Another example of efforts to suppress dissenting information was seen in the attempt by high-ranking government health authorities to suppress the Great Barrington Declaration. This paper, published on October 4, 2020, was authored by Martin Kulldorff, PhD, who is a professor of medicine at Harvard University, a biostatistician and an epidemiologist, as well as Sunetra Gupta, PhD, a professor at Oxford University and an epidemiologist with expertise in immunology and vaccine development, and Jay Bhattacharya, MD, PhD, a professor at Stanford University Medical School, an epidemiologist and a health economist.

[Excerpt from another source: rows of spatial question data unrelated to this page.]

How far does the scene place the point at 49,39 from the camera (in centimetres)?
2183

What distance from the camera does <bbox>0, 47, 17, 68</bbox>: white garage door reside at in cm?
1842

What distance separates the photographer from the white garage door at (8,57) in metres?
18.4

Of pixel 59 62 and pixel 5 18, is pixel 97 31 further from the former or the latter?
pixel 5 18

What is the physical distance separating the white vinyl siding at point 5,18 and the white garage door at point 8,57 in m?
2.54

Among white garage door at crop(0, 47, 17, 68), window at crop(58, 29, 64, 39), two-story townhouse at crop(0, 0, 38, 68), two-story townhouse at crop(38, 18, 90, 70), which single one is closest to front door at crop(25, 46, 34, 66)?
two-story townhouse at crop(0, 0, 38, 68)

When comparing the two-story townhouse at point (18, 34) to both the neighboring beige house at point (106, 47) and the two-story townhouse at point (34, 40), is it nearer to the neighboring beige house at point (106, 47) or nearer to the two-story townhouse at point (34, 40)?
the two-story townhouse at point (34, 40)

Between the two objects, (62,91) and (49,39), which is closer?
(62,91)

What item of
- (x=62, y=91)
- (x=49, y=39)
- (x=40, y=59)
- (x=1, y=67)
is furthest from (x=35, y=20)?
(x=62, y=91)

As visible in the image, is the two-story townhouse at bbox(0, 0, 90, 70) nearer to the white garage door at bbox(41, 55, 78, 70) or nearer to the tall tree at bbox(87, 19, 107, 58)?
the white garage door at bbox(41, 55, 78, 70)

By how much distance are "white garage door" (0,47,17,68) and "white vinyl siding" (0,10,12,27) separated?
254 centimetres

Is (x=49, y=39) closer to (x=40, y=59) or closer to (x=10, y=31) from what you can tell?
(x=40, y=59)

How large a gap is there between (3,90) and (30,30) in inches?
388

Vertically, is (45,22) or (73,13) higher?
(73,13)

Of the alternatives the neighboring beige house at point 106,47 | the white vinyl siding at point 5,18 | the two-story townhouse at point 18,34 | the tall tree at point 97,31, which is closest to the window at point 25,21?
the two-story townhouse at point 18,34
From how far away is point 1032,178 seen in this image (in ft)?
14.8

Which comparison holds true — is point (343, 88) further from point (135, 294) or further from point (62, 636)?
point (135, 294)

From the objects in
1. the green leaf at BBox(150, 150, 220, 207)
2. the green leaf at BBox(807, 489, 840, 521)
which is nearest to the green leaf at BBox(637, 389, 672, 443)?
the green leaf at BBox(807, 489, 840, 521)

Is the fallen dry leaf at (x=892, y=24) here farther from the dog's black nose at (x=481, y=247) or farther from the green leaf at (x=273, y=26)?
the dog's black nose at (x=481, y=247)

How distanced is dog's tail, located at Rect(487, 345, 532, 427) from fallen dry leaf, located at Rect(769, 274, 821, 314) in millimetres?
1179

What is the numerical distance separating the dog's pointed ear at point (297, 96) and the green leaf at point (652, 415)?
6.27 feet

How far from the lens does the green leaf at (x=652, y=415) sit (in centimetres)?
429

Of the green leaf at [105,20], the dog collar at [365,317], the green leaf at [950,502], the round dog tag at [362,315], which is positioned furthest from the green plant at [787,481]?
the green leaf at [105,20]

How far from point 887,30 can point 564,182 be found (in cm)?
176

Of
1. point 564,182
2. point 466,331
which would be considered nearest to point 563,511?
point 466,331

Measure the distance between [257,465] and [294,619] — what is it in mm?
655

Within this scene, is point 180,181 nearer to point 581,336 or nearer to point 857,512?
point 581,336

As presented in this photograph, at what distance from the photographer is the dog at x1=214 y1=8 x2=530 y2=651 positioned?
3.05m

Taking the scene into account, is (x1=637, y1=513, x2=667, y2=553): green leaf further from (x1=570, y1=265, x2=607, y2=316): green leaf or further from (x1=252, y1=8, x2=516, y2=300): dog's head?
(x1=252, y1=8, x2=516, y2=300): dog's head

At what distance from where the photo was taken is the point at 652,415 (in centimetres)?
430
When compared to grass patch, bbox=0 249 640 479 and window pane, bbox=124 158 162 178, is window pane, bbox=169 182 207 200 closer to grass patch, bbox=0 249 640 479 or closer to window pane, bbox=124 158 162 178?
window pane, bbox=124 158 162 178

They pointed out that the COVID-19 lockdown dictated by the U.S. government was having significant negative effects on public health.
GOOD SCIENCE MOVES FORWARD SLOWLY, AND OFTEN NOT IN A LINEAR FASHION
The authors further stated that individual populations have different risks for contracting the disease and different responses to COVID-19. They suggested an approach they called “focused protection.” Their proposal would have isolated high-risk groups, and let others get back to the business of life. The response of some government health officials was rapid and derogatory. However, it is important to note that countries that followed this approach had less economic damage and still protected groups at risk.
It should also be noted that, at the same time, a number of media and social media companies took it upon themselves to decide what information should or should not be disseminated to the public about COVID-19. In some cases, if the information did not conform with what that company defined as contemporaneous scientific consensus and standard of care, the message was either killed, deleted, or placed further down on the queue.
Good science moves forward slowly, and often not in a linear fashion. It thrives when individuals and institutions have opposing ideas and are allowed to share those ideas in an open forum. This results in good science — which benefits us all.
Thomas G. Wilson Jr., DDS
Editor in Chief
From Decisions in Dentistry. May 2023;9(5):6.